Bien sûr, on nous oppose, en matière d'allongement du délai de prescription de l'action publique en matière d'agressions sexuelles autres que le viol, l'absence fréquente de preuves matérielles. Mais vous savez, en matière de viol, les preuves médico-légales peuvent également manquer si la victime attend quarante-huit heures, et la plainte risque alors de ne pas aboutir.

Dans l'hypothèse où un violeur en série a commis, comme c'est fréquemment le cas, un grand nombre de viols et d'autres agressions sexuelles, il est regrettable que les victimes qui n'ont subi « que » ces attouchements ou ces baisers appuyés, ne puissent, en raison du délai de prescription plus court, voir leur plainte aboutir alors même qu'elles peuvent être, psychologiquement, autant affectées que les victimes d'un viol ou d'une tentative de viol.

Il est fréquent qu'un violeur commence, en début de parcours, par de simples attouchements et, si on le sanctionnait plus tôt, on pourrait peut-être lui éviter de passer ensuite à des agressions plus graves.

J'ai par ailleurs relevé qu'une proposition de loi n° 796 avait été déposée devant le Sénat pour garantir l'immunité pénale aux professionnels de santé qui signalent des suspicions de maltraitance ou de violences sexuelles faites aux mineurs. Cela n'est pas étranger à notre sujet, car la crainte - tout à fait justifiée - de faire l'objet de poursuites peut actuellement dissuader ces professionnels de signaler des cas de maltraitance dont ils auraient eu connaissance. Or, leur silence ou leur abstention peut aussi contribuer à décourager la victime de porter plainte.
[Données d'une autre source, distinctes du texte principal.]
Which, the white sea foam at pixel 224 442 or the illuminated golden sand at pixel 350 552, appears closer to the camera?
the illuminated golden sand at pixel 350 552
Je souhaiterais également dénoncer la jurisprudence qui, sur le fondement des articles 212 et 215 du code civil, permet de condamner un des époux pour non respect du devoir conjugal : vingt-huit arrêts ont été rendus sur cette base depuis 1980. Cette jurisprudence me paraît bien archaïque à l'heure où le viol entre époux est considéré comme une circonstance aggravante. Un recadrage me paraît s'imposer.